Document excerpt —
[start]

And where is Markwayne? Markwayne Mullin. Come on up, Mark. Come on up.
PARTICIPANT: That’s Jim. Jim.
THE PRESIDENT: And his son, Jim, who’s a great wrestler, who’s a great athlete. Markwayne, thank you very much. (Appause.)
AUDIENCE MEMBER: Build that wall!
THE PRESIDENT: Yeah, the wall is being built. You know, we’re up to 122 miles. (Applause.) A hundred and twenty-two miles. And you’d think that money — that was not easy. But we got the money, and we’re building it. And we won a lot of cases in court. We were sued all the way along the line. And we’re up to 122 miles. In a very short time, we’ll be over 500 miles. It’s already had a tremendous impact. So, the wall is moving along. (Applause.)
But I want to thank you and Jim. Thank you very much. Stay up here, okay? Because I’m going to be signing a very important legislation — a piece of legislation that is going to give you a lot of water and a lot of dam and a lot of everything. (Applause.) And you’ll be able to farm your land and you’ll be able to do things that you never thought possible.

[end]

Exercise set —
- 1) Convert the entries into a numbered list, starting at the line that contains "Present in this" and ending at the final line of the entries, and leave out any blank lines.
- 2) Carry on the President's remarks from the point where they stop.

Data for the task —
[start]

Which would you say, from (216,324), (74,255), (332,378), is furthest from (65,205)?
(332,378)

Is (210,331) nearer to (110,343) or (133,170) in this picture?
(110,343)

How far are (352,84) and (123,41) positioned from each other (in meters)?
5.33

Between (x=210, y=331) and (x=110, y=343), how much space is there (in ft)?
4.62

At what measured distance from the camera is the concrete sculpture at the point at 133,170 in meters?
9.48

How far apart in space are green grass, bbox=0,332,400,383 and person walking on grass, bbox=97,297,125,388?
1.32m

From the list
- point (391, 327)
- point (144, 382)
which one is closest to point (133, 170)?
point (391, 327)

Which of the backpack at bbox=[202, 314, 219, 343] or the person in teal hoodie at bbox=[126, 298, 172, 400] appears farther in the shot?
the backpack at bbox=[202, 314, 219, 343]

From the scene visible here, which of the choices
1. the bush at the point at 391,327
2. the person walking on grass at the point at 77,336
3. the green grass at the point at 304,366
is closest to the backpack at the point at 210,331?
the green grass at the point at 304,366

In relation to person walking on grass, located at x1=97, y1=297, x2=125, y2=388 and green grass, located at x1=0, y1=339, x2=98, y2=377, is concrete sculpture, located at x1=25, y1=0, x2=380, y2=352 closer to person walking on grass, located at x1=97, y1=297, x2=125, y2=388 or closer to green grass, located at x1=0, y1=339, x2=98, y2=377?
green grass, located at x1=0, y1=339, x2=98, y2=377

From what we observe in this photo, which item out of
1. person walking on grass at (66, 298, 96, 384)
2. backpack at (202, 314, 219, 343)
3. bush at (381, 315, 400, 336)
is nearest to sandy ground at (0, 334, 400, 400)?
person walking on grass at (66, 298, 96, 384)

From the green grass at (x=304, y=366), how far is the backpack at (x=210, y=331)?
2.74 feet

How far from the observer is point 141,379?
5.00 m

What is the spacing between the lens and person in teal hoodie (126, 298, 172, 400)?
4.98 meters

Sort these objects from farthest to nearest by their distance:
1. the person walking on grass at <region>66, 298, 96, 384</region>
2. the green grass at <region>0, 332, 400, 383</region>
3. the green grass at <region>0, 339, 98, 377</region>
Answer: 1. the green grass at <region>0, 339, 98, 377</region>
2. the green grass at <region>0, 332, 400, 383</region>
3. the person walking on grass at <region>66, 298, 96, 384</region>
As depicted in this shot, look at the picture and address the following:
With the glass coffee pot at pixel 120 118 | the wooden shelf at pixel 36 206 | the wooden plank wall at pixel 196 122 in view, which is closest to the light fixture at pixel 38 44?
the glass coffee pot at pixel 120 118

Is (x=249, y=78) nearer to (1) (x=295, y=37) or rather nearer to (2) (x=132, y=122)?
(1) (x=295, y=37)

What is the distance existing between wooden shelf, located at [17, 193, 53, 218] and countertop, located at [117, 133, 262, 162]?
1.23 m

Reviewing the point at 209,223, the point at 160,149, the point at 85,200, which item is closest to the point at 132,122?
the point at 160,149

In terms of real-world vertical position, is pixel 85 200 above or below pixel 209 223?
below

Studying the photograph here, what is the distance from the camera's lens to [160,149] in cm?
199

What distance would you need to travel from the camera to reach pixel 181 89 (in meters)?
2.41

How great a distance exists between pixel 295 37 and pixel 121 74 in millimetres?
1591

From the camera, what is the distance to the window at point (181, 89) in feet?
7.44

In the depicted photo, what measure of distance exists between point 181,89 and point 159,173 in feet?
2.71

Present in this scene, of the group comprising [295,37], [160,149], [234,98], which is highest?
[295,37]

[end]

Exercise answers —
- 1)
1. Present in this scene, of the group comprising [295,37], [160,149], [234,98], which is highest?
2. [295,37]

- 2)
And it is true though, I think, Devin, you can say: I really — look, I’ll never forget. It’s so bad. I said, “Gee, it’s so bad. I never knew the drought was so bad.” He looked at me like, “What are you talking about? There’s no drought. We have so much water we don’t know what to do with it.” And this would take care of Los Angeles. It would take care of everything. You’d have more water than you knew what to do. You wouldn’t have to be rationing water. And it’s just absolutely insane. So, hopefully, the governor will get his act together and you’ll get this done. (Applause.)
I also want to thank — we have many, many state and local officials with us, including our — a lot of the law enforcement, the firemen — finer men and women. And we appreciate it all very much. Thank you. (Applause.)
A man who is — been great is David Bernhardt. And he’s working with you. But I have to say that I’ve been watching another warrior, Tom McClintock. (Applause.) And he — I’d call Devin, I’d see him on television. There’s nobody that represented us during the impeachment hoax — there’s nobody that represented us better. I said, “That guy could represent me any day.” He was tough and strong. That face was good-looking, I have to say. (Laughter.) In the “Me Too” generation, we don’t talk about looks anymore. But he’s a good-looking guy. (Laughter.)
Where’s Tom? Tom McClintock, come here. (Applause.) He was fantastic. But we do. We have some great fighters.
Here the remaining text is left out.